A política sempre foi havida como a arte do possível. À medida que se revelam os pormenores da derrota do Governo na Câmara quando da aprovação da chamada emenda da vergonha, mais se torna necessário aprofundar o exame de suas causas determinantes.
Até ontem, a estória era que o ex-presidente Lula descera em Brasília em missão urgente para ativar os contatos entre o poder executivo e o legislativo. Por motivos não especificados, não haveria diálogo satisfatório entre a Administração Dilma e os representantes do povo. O próprio Ministro-Chefe da Casa Civil não estaria encontrando o tempo apropriado para as conversas indispensáveis.
Daí a súbita aparição do presidente (de honra do PT), distribuindo sorrisos em encontros políticos – inclusive com o Vice Michel Temer – e outras providências mais incisivas e menos públicas, como pitos a ministros e recomendações à sua ex-pupila.
Hoje, no entanto, a verdade – essa recatada senhora que se exibe através da exposição de seus sucessivos véus – se nos mostra em formas de progressiva nitidez.
As causas da crise não tinham sido bem descritas. Houvera ríspido telefonema do Ministro Antonio Palocci ao Vice-Presidente, em que o Chefe da Casa Civil, a mando da Presidenta, ameaçara a demissão de ministros do PMDB na hipótese de o partido votar a favor da anistia aos desmatadores.

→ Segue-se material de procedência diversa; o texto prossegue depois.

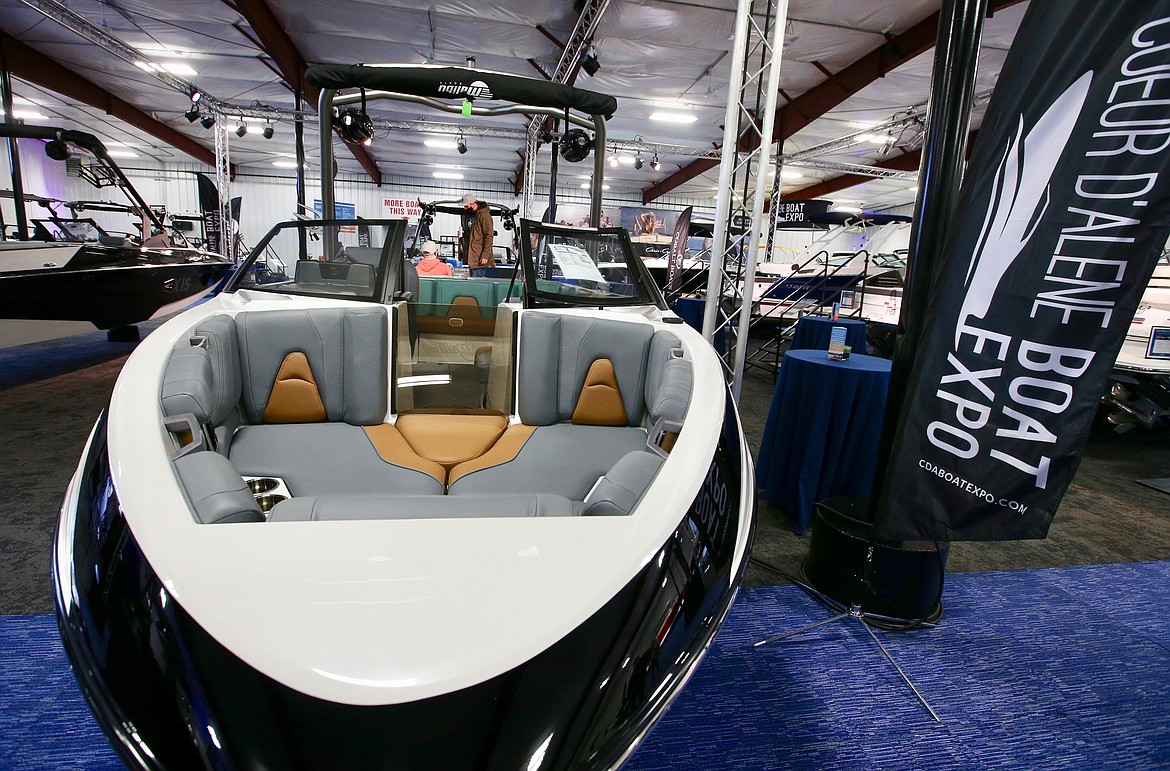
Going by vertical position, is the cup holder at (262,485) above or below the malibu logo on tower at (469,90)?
below

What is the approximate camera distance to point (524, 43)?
785 cm

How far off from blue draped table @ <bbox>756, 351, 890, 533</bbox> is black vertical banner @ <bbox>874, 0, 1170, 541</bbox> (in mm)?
784

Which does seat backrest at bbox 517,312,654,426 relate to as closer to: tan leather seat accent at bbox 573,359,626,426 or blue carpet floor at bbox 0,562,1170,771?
tan leather seat accent at bbox 573,359,626,426

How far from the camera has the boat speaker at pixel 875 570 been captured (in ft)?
6.21

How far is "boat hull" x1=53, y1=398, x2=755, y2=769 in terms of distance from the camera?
0.62 meters

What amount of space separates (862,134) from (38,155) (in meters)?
20.3

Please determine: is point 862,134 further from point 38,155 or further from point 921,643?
point 38,155

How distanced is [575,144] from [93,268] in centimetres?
405

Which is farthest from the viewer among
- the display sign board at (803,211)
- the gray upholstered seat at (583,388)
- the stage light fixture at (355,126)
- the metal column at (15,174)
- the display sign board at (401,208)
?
the display sign board at (401,208)

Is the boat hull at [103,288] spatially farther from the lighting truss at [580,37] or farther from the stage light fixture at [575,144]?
the lighting truss at [580,37]

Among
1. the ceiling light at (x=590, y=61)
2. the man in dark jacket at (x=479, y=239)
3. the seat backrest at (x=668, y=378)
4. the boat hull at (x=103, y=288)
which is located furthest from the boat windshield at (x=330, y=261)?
the ceiling light at (x=590, y=61)

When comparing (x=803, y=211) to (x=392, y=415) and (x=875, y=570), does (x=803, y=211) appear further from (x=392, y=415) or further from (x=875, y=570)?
(x=392, y=415)

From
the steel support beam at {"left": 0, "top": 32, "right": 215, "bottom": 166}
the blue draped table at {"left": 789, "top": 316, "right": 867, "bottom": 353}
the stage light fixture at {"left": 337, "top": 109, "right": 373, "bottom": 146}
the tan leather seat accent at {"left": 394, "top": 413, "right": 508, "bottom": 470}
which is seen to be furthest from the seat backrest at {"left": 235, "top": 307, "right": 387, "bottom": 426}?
the steel support beam at {"left": 0, "top": 32, "right": 215, "bottom": 166}

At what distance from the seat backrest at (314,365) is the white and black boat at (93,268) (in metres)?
3.27
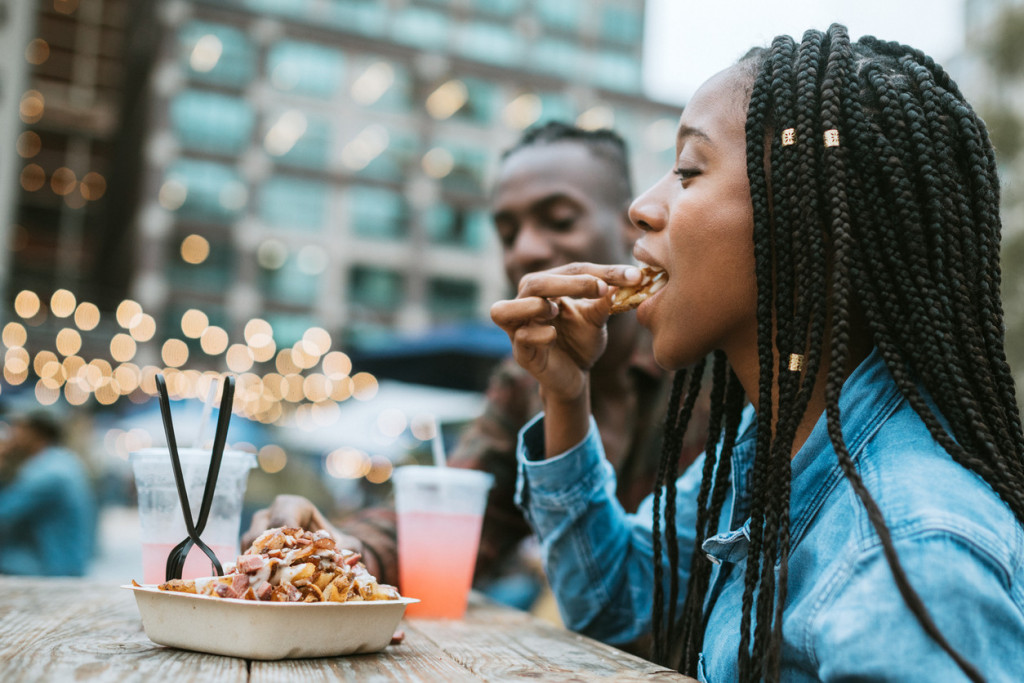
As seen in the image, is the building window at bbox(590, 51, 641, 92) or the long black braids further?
the building window at bbox(590, 51, 641, 92)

E Palocci teria ido ainda mais fundo, ao especificar para o interlocutor que o primeiro a cair seria Wagner Rossi, Ministro da Agricultura e aliado de Temer. O em geral compenetrado Vice-Presidente (e ex-presidente do PMDB) haveria respondido com um palavrão.
As consequências desse diálogo são conhecidas. Estaríamos agora na fase a cargo da turma do deixa-disso, como de resto assinalado na antevéspera com a passagem de Lula pela capital, nas vestes de deus ex-machina.
No entanto, a análise inicial nos deixa insatisfeitos. Sente-se que o exame se afigura incompleto, porque se deteve em causas secundárias, e não buscara levantar mais um véu dessa decorosa dama.
Se virmos o quadro um pouco além, captaremos melhor a razão da pressa do presidente Lula. Ele interveio prontamente por não desconhecer a origem do problema.
Quando tirou da própria algibeira o nome de sua sucessora e o impôs ao partido e aos escassos contendores da situação, Lula o fez guiado pela convicção de que escolhia a melhor candidata.
O seu equívoco estava em que confundira a parte com o todo. Explico-me. O presidente, no seu segundo mandato, tivera ampla oportunidade de comprovar a capacidade gerencial de sua Chefe da Casa Civil. Sem embargo, esqueceu-se ou julgou que seria simples acessório facilmente ajustável, que tal qualidade não se apoiasse em experiência política correspondente.
Ao tentar a oposição tornar evidente e marcada essa lacuna, o seu discurso desconexo e pouco incisivo não criou empecilho para que na imagem da candidata oficial se lograssem confundir as duas experiências – a administrativa e a política – como se fossem, na realidade, uma só.
Mais uma vez, o presidente Lula prevaleceu. Sem embargo, por mais hábil e carismático que seja, o ex-líder metalúrgico não tem o dom da alquimia. Sua candidata vitoriosa continuou uma experta dirigente administrativa, mas o seu aprendizado político não pode suprir em contados meses toda a experiência no ramo da composição e da negociação que constituem a essência da política em uma democracia.
O seu auxiliar-direto – que tampouco atravessa um momento favorável – igualmente ignorou regra básica em quem faz ou transmite uma ameaça. O alvo da advertência não deve ter dúvidas sobre a sua intenção de levá-la a cabo.
Ameaça sem sequela crível é coisa de fanfarrão. Ou de inexperiente em política.
Dado o erro inicial do presidente Lula – derivado de sua hubris de fazer e desfazer – não nos resta outra coisa senão torcer para que Dilma aprenda depressa, de modo a que seus objetivos possam ser realizados.
Eis que desejaríamos muito – como no caso em tela – que eles se tornassem realidade.